— START OF Data lines —
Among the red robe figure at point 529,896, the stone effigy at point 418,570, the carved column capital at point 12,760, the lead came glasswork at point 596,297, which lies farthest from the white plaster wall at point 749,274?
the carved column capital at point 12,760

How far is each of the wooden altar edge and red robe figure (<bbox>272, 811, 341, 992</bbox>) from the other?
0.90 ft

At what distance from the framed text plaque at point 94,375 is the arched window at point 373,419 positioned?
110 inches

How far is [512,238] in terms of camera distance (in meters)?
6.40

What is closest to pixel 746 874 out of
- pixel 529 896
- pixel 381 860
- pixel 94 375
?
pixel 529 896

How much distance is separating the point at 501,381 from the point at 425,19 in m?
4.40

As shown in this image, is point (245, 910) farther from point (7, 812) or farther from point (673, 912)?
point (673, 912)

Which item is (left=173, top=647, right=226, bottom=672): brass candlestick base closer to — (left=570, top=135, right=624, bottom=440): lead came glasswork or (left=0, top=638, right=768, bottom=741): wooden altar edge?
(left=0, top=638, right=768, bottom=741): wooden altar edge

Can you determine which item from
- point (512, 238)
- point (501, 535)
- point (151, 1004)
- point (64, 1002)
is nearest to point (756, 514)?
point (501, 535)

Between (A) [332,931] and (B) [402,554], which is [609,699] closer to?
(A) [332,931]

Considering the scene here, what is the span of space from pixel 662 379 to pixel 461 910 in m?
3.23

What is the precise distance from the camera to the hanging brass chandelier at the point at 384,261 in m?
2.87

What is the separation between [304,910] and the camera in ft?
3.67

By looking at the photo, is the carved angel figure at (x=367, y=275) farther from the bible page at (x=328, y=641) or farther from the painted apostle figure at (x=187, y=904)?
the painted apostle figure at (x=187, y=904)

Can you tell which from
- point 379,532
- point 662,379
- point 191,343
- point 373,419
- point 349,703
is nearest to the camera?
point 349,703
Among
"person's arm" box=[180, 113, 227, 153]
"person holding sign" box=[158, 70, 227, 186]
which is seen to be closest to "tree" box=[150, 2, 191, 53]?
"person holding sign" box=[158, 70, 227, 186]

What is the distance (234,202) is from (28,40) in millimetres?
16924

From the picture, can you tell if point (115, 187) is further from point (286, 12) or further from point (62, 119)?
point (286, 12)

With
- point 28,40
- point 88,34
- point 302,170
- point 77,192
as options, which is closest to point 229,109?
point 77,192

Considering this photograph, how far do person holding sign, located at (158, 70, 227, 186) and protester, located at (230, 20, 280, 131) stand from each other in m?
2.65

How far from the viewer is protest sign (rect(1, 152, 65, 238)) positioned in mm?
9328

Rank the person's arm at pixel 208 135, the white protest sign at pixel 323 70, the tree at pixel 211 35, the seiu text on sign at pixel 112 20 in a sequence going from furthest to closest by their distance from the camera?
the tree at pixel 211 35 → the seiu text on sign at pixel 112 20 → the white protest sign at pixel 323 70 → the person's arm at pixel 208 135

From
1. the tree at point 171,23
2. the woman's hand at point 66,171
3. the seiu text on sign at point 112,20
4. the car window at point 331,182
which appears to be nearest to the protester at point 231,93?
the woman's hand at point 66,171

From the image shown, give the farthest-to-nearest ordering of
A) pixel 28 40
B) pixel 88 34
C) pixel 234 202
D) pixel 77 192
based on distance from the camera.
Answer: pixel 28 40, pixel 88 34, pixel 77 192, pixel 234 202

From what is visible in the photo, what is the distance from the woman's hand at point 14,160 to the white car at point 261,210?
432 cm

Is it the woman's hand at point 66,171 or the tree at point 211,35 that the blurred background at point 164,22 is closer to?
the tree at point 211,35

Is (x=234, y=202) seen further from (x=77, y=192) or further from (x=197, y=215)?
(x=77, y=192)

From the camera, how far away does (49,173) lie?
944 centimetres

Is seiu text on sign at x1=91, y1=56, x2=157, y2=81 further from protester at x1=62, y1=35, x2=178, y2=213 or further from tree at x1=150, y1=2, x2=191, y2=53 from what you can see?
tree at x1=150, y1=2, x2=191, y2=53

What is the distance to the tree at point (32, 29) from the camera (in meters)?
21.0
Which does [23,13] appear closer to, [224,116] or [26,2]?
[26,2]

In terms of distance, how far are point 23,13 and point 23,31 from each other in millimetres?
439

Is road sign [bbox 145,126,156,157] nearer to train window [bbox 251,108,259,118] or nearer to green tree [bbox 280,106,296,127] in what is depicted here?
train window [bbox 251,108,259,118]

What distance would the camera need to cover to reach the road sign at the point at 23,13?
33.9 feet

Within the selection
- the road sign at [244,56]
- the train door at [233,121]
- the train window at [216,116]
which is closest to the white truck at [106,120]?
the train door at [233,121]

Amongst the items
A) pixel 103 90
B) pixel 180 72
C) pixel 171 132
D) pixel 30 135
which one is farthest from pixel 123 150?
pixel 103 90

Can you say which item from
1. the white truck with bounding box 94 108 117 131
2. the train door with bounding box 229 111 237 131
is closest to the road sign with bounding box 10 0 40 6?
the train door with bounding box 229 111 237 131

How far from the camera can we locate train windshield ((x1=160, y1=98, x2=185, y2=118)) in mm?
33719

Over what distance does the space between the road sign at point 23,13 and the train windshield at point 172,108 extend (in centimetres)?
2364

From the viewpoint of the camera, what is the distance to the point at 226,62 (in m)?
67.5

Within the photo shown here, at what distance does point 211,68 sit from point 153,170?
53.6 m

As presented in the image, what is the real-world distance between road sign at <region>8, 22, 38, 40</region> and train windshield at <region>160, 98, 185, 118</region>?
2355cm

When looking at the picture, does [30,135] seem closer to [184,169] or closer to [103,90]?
— END OF Data lines —
__What the task asks__.
Could you write out, word for word, the lines of the records starting at the line that contains "From the viewpoint" and ending at the last line of the records, with both of those lines included?

__Complete output__.
From the viewpoint of the camera, what is the distance to the point at 226,62 (in m)?
67.5

Within the photo shown here, at what distance does point 211,68 sit from point 153,170?
53.6 m

As presented in the image, what is the real-world distance between road sign at <region>8, 22, 38, 40</region> and train windshield at <region>160, 98, 185, 118</region>?
2355cm

When looking at the picture, does [30,135] seem closer to [184,169] or closer to [103,90]?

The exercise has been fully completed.